= Instrução dada 1 =
Transcreva integralmente a crítica sobre a montagem de Hamlet que aparece abaixo.

= Trecho do documento =
=======

No fim, foi tudo somente uma questão de negócios.

7 de jul. de 2008

O dia que assassinaram Hamlet

Não. Não o assassinato esperado. Não o final sangrento e cataclísmico de sempre de Shakespeare. Não. Se assim fosse eu não teria ficado com gosto de figo estragado com patê de ameba na boca.
Se fosse por minha vontade cortaria todo o primeiro ato para os 5 minutos em que Wagner Moura não ficou pulando pelo palco como um ornitorrinco bêbado. Nestes minutos ele esteve bem, dramático e cômico sem apelação, mas foram somente 5 minutos das quase duas horas do primeiro ato.
Shakespeare pode ser atualizado, simplificado, adaptado, mas se você quiser se manter fiel ao texto não tente transformar suas belas palavras em gritos exagerados e loucura desvairada. Em certos momentos o discurso insano de Hamlet é até incompreensível pois Wagner Moura grita tanto que seu sotaque baiano ganha e só o que se pode imaginar é que definitivamente este Hamlet não bate bem da bola.
Rainha Gertrudes é carioca, com certeza, Ss e Rs tão carregados que quando se diz no reino da Dinamarca dá para rir como se fosse piada. Rei Claudius pensa estar em novela cômica da globo e em vez de insidioso parece patético, em vez de maquiavélico parece ridículo, em vez de rei parece chefe do jogo do bicho. Seus gritos, como os de Hamlet, em vez de mostrarem ira ou medo somente evidenciam descontrole e mais, evidenciam o fato de que o ator perde suas falas a todo o momento, cuspindo entre os gritos até achar a palavra certa.
Horacio se dá bem, contido, amigo e confidente, sobressai em meio à confusão não vulgarizando um personagem amado por todos.
Ofélia é bela, doce e sempre no tom certo, sei que já vi esta menina em algum lugar e espero que ela tenha mais sorte numa outra peça, pois sua presença é reconfortante dentre o caos generalizado.

=======

= Instrução dada 2 =
Informe somente o número de linhas dos registros abaixo que contêm a palavra "pitch".

= Os dados =
=======

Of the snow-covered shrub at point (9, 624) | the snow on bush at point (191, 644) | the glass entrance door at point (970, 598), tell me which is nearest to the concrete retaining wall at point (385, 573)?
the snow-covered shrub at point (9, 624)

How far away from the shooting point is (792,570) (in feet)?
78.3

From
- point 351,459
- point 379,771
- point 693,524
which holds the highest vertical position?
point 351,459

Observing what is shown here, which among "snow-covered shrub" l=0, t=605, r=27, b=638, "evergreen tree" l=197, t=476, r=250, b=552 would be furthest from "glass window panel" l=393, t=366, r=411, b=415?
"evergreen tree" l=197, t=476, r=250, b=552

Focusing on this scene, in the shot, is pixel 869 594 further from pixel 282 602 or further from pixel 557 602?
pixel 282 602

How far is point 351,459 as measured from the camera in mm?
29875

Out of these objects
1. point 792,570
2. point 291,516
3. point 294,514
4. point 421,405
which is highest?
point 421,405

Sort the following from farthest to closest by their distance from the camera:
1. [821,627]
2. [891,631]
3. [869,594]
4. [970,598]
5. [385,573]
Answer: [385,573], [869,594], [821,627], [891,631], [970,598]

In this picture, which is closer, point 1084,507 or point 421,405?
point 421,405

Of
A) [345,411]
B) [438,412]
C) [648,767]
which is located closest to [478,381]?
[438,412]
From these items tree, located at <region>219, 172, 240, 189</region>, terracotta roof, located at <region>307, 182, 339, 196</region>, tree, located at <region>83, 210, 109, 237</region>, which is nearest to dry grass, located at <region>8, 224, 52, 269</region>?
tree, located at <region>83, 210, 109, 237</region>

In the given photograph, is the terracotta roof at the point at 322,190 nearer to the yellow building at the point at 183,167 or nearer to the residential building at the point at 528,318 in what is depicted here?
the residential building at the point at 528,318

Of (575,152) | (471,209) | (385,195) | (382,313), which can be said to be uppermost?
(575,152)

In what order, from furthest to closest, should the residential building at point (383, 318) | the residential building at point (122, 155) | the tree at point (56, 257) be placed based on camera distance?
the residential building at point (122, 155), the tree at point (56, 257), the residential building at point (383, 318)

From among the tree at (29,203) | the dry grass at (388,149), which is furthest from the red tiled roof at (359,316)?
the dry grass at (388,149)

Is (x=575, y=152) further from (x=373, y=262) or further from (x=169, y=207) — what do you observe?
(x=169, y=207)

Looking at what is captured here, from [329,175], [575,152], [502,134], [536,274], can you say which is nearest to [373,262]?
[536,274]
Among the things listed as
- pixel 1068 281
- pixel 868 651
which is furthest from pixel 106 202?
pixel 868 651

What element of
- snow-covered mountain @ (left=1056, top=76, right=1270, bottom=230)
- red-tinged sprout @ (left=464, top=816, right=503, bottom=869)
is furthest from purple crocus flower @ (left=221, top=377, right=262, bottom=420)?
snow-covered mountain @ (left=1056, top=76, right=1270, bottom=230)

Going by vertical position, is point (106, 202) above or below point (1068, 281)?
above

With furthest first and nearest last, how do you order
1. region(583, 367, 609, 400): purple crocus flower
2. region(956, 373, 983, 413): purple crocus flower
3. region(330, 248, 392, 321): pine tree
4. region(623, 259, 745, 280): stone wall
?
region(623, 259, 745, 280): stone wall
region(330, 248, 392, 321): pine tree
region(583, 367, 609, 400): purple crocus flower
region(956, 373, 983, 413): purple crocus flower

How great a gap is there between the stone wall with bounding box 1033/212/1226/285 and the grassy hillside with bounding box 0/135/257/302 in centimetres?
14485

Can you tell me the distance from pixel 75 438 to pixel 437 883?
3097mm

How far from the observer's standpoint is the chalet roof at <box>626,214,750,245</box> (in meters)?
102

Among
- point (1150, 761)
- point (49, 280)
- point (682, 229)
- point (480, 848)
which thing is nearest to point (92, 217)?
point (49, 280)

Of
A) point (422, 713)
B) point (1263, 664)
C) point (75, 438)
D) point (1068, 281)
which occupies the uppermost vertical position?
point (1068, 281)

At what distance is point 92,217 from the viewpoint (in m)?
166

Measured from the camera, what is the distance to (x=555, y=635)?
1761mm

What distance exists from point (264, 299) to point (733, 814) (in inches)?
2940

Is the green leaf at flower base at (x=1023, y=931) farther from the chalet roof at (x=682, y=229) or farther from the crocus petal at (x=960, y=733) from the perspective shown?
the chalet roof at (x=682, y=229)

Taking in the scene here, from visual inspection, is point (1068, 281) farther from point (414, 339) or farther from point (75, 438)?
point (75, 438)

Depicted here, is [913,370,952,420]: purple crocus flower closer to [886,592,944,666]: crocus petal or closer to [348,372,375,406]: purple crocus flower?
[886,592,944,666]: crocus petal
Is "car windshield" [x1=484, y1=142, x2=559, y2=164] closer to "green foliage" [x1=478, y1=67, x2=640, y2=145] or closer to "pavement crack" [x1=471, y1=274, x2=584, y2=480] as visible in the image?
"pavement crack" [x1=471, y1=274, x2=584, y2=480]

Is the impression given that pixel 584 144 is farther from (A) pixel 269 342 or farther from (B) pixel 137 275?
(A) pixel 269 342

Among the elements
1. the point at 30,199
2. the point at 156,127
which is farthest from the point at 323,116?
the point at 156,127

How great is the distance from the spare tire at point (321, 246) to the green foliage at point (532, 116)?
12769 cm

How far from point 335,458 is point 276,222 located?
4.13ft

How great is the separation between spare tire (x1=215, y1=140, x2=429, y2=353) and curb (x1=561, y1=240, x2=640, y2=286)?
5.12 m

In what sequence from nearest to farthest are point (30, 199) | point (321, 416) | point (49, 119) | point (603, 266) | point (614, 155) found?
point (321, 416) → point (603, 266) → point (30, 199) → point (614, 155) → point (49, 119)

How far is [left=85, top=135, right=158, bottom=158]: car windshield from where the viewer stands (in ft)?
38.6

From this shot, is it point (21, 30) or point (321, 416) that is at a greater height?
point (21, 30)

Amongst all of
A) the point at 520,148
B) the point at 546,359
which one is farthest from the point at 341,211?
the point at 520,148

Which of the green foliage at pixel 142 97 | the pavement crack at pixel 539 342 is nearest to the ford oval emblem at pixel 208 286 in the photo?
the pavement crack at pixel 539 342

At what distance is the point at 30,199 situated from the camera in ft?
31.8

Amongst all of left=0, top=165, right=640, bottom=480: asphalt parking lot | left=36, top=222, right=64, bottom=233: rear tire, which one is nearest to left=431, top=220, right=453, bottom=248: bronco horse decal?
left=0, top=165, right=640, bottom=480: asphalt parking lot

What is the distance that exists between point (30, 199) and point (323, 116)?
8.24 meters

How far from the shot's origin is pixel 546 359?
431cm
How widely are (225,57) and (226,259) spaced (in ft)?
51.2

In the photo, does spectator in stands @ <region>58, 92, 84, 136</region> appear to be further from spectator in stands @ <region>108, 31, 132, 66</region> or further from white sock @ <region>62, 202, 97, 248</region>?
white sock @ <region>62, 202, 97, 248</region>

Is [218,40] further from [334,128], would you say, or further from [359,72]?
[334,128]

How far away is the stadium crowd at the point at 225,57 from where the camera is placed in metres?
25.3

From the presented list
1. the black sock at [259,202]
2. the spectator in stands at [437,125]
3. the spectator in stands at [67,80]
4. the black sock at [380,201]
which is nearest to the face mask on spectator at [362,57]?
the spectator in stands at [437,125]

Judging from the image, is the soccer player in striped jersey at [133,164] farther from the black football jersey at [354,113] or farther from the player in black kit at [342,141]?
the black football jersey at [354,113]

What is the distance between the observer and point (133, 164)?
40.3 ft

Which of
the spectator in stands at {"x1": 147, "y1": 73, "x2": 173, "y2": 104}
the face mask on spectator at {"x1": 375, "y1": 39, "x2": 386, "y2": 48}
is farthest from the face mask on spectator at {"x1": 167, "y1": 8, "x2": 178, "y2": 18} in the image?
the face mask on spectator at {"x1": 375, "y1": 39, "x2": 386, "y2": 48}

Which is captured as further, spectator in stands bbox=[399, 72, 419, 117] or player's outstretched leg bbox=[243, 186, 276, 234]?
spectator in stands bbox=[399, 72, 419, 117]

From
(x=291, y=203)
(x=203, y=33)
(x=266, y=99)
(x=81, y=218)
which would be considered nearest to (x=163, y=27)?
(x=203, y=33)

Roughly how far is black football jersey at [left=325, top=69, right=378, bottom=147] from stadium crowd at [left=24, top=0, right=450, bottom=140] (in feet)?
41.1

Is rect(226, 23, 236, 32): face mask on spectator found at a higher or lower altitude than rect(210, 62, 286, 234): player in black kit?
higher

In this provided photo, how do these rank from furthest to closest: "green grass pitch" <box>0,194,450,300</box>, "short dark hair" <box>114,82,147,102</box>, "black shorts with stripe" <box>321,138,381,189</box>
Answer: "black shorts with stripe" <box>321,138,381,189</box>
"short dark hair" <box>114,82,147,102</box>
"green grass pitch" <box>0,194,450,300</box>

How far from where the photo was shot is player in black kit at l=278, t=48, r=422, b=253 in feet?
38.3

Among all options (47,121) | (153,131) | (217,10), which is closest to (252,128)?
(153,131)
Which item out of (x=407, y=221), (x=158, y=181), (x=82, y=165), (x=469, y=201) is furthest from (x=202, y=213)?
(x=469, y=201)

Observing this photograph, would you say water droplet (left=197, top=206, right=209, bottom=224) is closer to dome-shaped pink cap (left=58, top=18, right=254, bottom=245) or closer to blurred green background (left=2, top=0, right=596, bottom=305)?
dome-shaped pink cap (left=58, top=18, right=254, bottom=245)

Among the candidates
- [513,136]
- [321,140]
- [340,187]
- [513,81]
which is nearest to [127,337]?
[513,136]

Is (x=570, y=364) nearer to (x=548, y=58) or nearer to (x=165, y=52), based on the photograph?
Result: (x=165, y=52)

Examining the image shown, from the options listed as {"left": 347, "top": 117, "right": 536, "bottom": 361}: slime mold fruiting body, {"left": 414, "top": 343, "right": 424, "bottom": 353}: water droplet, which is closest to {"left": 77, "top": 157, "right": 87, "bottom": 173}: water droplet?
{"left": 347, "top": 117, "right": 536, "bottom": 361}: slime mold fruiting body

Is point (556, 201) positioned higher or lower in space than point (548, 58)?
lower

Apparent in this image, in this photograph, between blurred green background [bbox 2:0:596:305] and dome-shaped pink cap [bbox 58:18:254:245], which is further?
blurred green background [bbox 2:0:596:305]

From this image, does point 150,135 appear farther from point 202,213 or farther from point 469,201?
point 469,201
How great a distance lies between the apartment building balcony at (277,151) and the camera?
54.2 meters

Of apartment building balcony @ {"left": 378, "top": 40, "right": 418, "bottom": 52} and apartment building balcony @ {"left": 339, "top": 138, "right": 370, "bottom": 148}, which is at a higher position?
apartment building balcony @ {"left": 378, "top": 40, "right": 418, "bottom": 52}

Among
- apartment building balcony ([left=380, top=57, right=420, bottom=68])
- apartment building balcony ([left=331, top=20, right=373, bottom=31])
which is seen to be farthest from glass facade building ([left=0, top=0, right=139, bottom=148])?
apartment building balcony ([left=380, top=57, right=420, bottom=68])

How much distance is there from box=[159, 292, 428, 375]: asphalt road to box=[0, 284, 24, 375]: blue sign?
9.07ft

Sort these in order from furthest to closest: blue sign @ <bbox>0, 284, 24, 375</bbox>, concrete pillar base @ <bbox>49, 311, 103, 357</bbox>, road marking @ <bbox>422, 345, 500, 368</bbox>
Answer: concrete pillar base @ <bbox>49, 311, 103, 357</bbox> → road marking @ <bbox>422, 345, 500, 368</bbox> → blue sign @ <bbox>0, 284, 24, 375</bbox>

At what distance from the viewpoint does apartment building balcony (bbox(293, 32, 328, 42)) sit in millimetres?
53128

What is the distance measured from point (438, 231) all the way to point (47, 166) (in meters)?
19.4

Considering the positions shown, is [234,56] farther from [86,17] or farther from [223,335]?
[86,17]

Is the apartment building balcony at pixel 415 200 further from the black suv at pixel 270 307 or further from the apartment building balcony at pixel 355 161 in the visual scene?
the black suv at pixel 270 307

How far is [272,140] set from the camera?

=======

= Resposta final 1 =
No fim, foi tudo somente uma questão de negócios.

7 de jul. de 2008

O dia que assassinaram Hamlet

Não. Não o assassinato esperado. Não o final sangrento e cataclísmico de sempre de Shakespeare. Não. Se assim fosse eu não teria ficado com gosto de figo estragado com patê de ameba na boca.
Se fosse por minha vontade cortaria todo o primeiro ato para os 5 minutos em que Wagner Moura não ficou pulando pelo palco como um ornitorrinco bêbado. Nestes minutos ele esteve bem, dramático e cômico sem apelação, mas foram somente 5 minutos das quase duas horas do primeiro ato.
Shakespeare pode ser atualizado, simplificado, adaptado, mas se você quiser se manter fiel ao texto não tente transformar suas belas palavras em gritos exagerados e loucura desvairada. Em certos momentos o discurso insano de Hamlet é até incompreensível pois Wagner Moura grita tanto que seu sotaque baiano ganha e só o que se pode imaginar é que definitivamente este Hamlet não bate bem da bola.
Rainha Gertrudes é carioca, com certeza, Ss e Rs tão carregados que quando se diz no reino da Dinamarca dá para rir como se fosse piada. Rei Claudius pensa estar em novela cômica da globo e em vez de insidioso parece patético, em vez de maquiavélico parece ridículo, em vez de rei parece chefe do jogo do bicho. Seus gritos, como os de Hamlet, em vez de mostrarem ira ou medo somente evidenciam descontrole e mais, evidenciam o fato de que o ator perde suas falas a todo o momento, cuspindo entre os gritos até achar a palavra certa.
Horacio se dá bem, contido, amigo e confidente, sobressai em meio à confusão não vulgarizando um personagem amado por todos.
Ofélia é bela, doce e sempre no tom certo, sei que já vi esta menina em algum lugar e espero que ela tenha mais sorte numa outra peça, pois sua presença é reconfortante dentre o caos generalizado.

= Resposta final 2 =
2